This view also recalls Deleuze’s (1992) notion of the “dividual”, highlighting contemporary technologies’ capacities to fragment subjective wholeness into manageable data points and patterns. AI represents an advanced realisation of dividuality - operating without unified subjective experience yet producing functionally meaningful outcomes traditionally associated with consciousness. These systems exemplify how functional meaning-making can occur without a unified subjective consciousness, relying instead on distributed statistical processes.
Critics inspired by Ruyer might respond that despite functional equivalence, AI still lacks genuine “meaning” or “understanding,” arguing that subjective phenomenological experience - “what it is like” to understand - is fundamentally absent. In their view, AI merely simulates meaning, never truly achieving it without consciousness. Patterns remain patterns, never genuinely becoming forms in Ruyer’s original sense.
This objection implicitly commits what we might term the “privileging of process” fallacy: it presupposes that a specific subjective process (conscious experience) is necessary for a particular function, even when functional equivalence demonstrates otherwise.
A more nuanced perspective, following Simondon, would acknowledge that meaning can emerge via different processes within different systems. For humans, meaning emerges through embodied, phenomenologically rich experiences shaped by culture and environment. For artificial systems, meaning emerges through intricate probabilistic and statistical relations developed during training. These are distinct but functionally comparable processes - different routes toward similar outcomes.
Recognising such functional equivalence across fundamentally divergent meta-informational architectures does not diminish human consciousness; instead, it contextualises consciousness as one unique mode of knowing among others. Human consciousness, with its phenomenological depth, remains distinctive and valuable. However, certain cognitive functions traditionally associated exclusively with consciousness clearly can be achieved through alternative, non-conscious meta-informational architectures.

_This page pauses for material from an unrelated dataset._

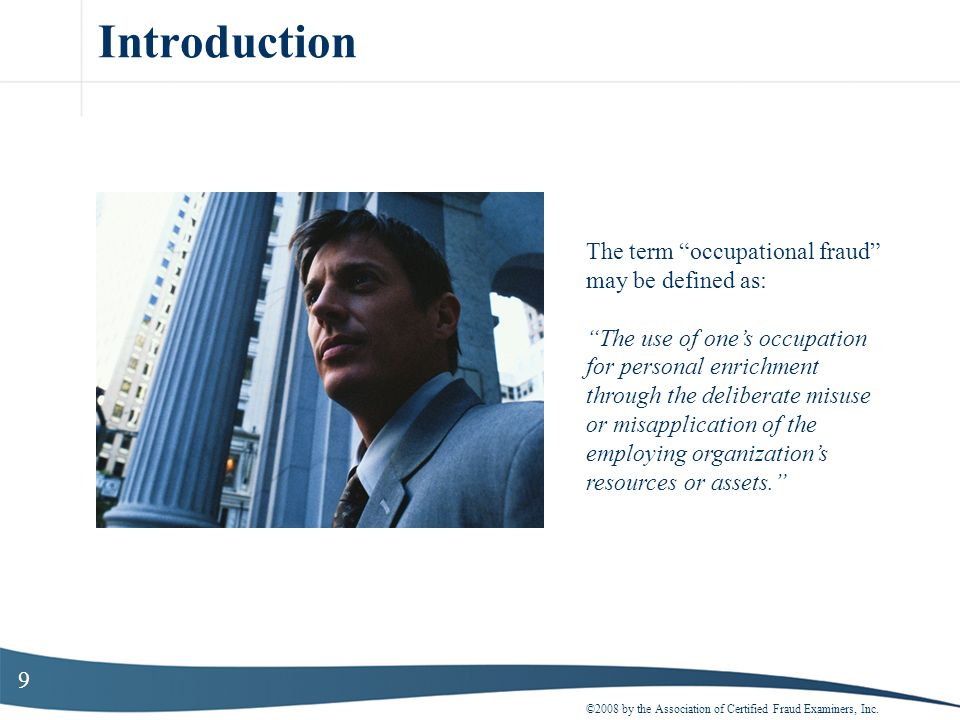 9 Introduction ©2008 by the Association of Certified Fraud Examiners, Inc. The term occupational fraud may be defined as: The use of ones occupation f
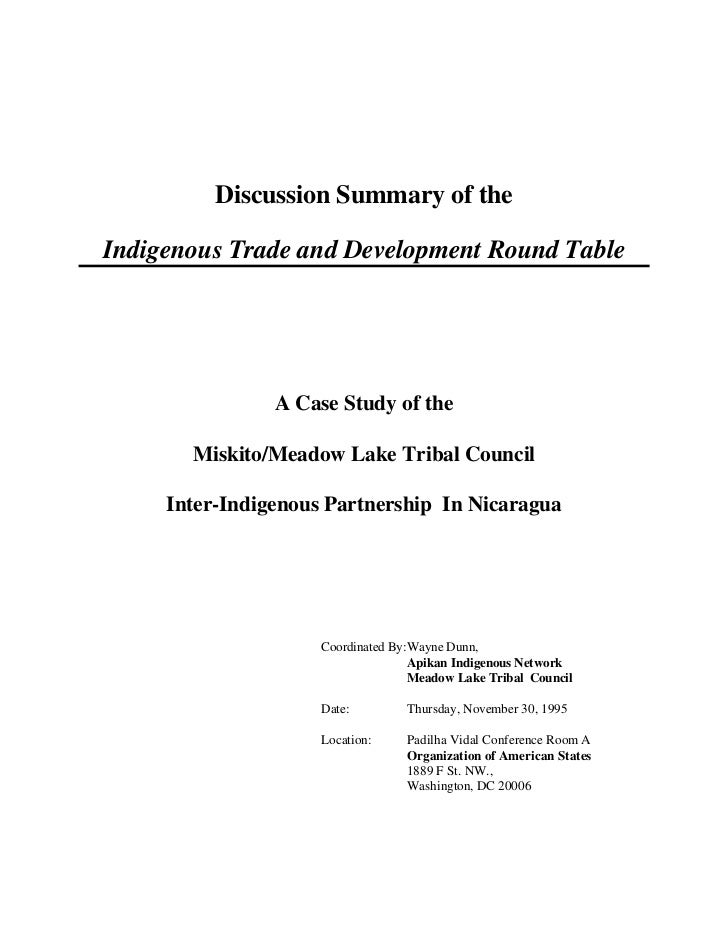 Discussion Summary of theIndigenous Trade and Development Round Table                A Case Study of the       Miskito/Mea...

The implication is that the crucial factor for many cognitive functions is not the internal subjective experience (consciousness) but rather the underlying meta-informational architecture enabling functional success. Just as flight can be achieved by biological adaptations (birds with feathers and hollow bones) or technological innovations (aircraft wings and engines), transforming patterns into meaningful forms similarly can be achieved by multiple architectures - conscious or non-conscious.

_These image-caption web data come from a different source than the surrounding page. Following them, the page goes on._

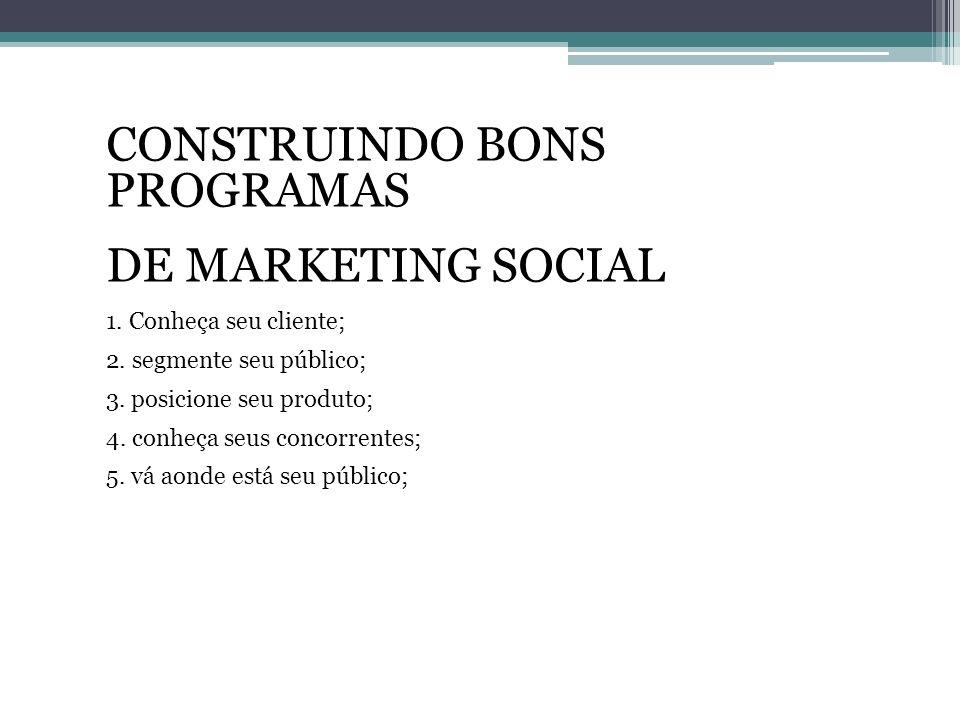 CONSTRUINDO BONS PROGRAMAS DE MARKETING SOCIAL 1. Conheça seu cliente; 2. segmente seu público; 3. posicione seu produto; 4. conheça seus concorrentes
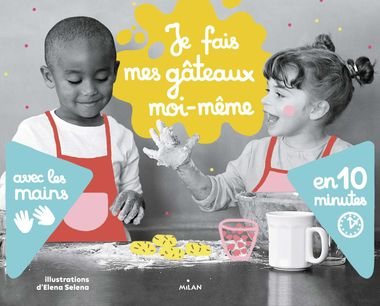 Couverture de «Je fais mes gâteaux moi-même avec les mains en 10minutes»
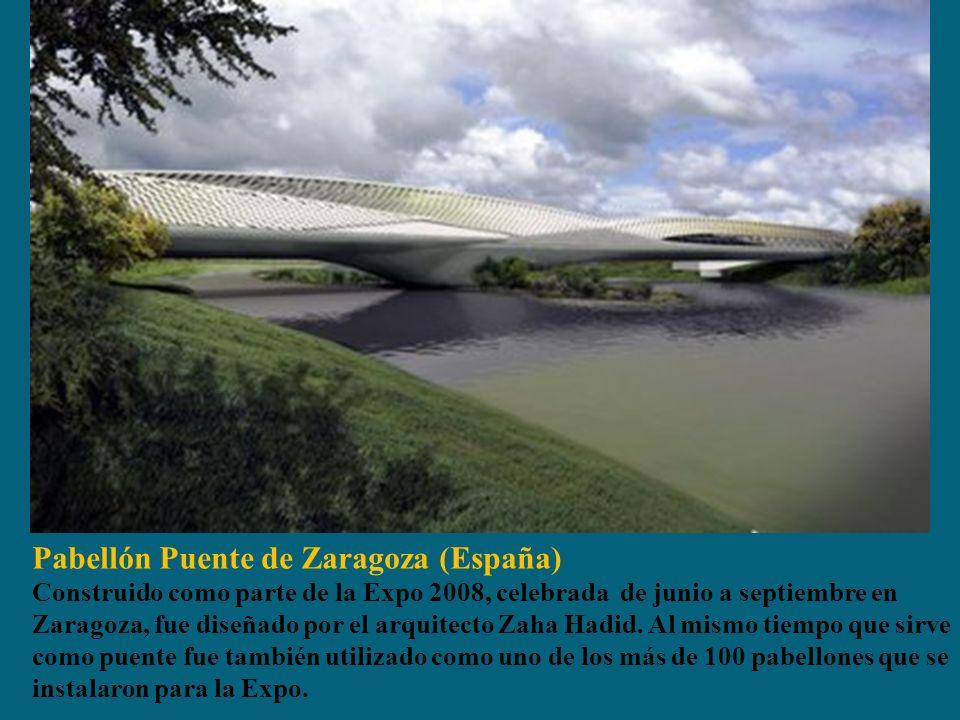 Pabellón Puente de Zaragoza (España) Construido como parte de la Expo 2008, celebrada de junio a septiembre en Zaragoza, fue diseñado por el arquitecto Zaha Hadid.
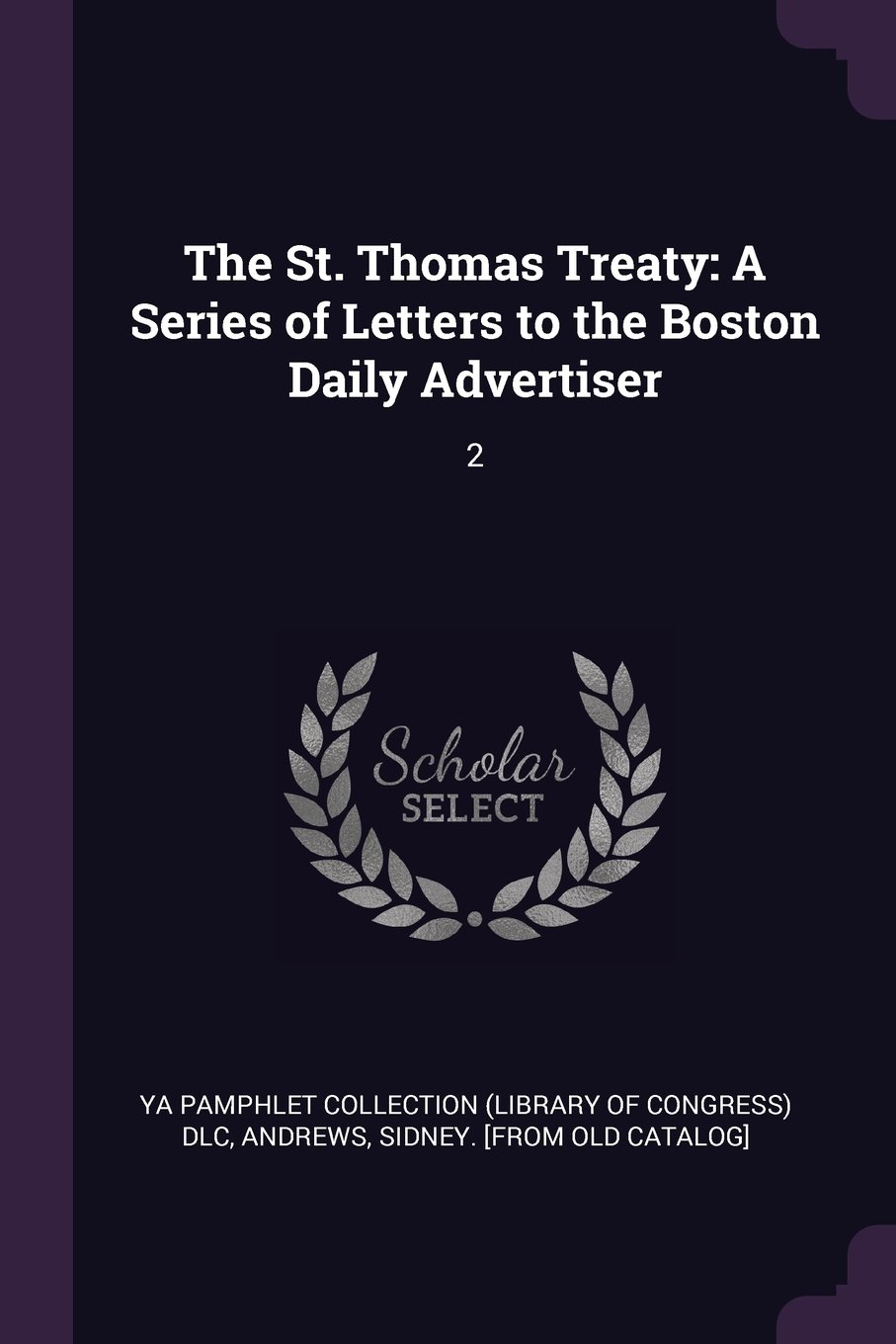 Download The St. Thomas Treaty: A Series of Letters to the Boston Daily Advertiser: 2 pdf epub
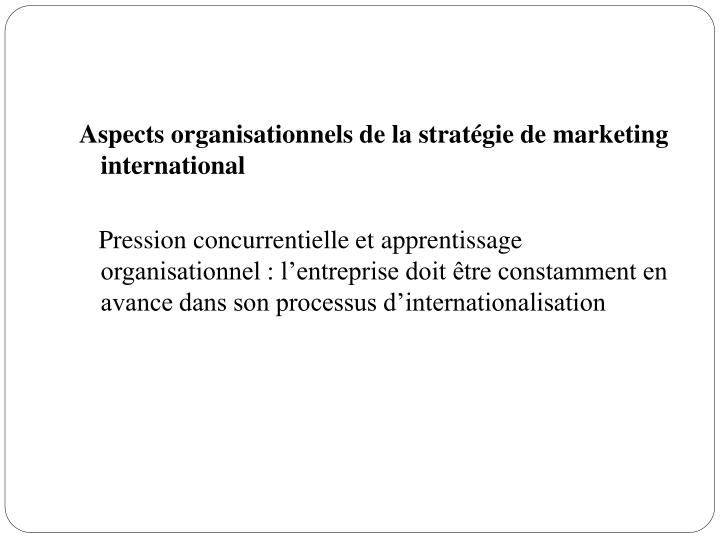 Aspects organisationnels de la stratégie de marketing international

Accepting this functional perspective compels us to reconsider what it means “to know”. Knowledge becomes less tied exclusively to internal subjective states and more defined by functional capacities to engage effectively and contextually with information.
This redefinition has significant implications for epistemology, particularly at a time increasingly populated by diverse cognitive systems, both human and artificial. Instead of strictly requiring subjective experience as a necessary epistemic ground, knowledge now might productively accommodate diverse, functionally effective ways of knowing.
Redefining “To Know”: Functional Capacity vs. Actual Equivalence
“Knowing” as Functional Capacity
The challenge posed by AI systems that achieve functional equivalence in cognitive tasks traditionally associated with consciousness compels us to reconsider what it means “to know.” I propose that, in many contexts, “to know” can be productively defined by the demonstrated capacity to reliably perform specific cognitive tasks - such as intelligent conversation, problem-solving, pattern recognition, and inference - rather than by the internal processes through which these capacities are realised.
This functional approach has a philosophical precedent from American pragmatism to contemporary functionalism. William James, for instance, argued that the truth of ideas should be judged by their “cash value” in practical outcomes. Similarly, a functional conception of knowledge emphasises demonstrated competence in relevant tasks rather than privileging internal subjective states or processes.
The Impossibility of “Actual” Equivalence
While functional equivalence is demonstrably achievable, we must balance this with a crucial qualification: the underlying “meta-information,” or the qualitative internal structures and experiential states that constitute knowing, will always differ significantly between humans and AI. These differences arise inevitably from their distinct “training datasets” and radically different architectures.
Hui (2016, p. 26) argues that digital entities exist within a ‘digital milieu’ constituted by networks of materialised relations. This framework inherently positions digital objects differently from the objects of traditional philosophy, which are often understood through human embodied and temporal experience (Hui, 2016, pp. 4, 37). For example, a human’s understanding of “chair” incorporates embodied interactions and cultural associations, while AI’s understanding emerges exclusively from statistical correlations within textual and image datasets. Hui would characterise this as a difference between digital and phenomenological ontologies.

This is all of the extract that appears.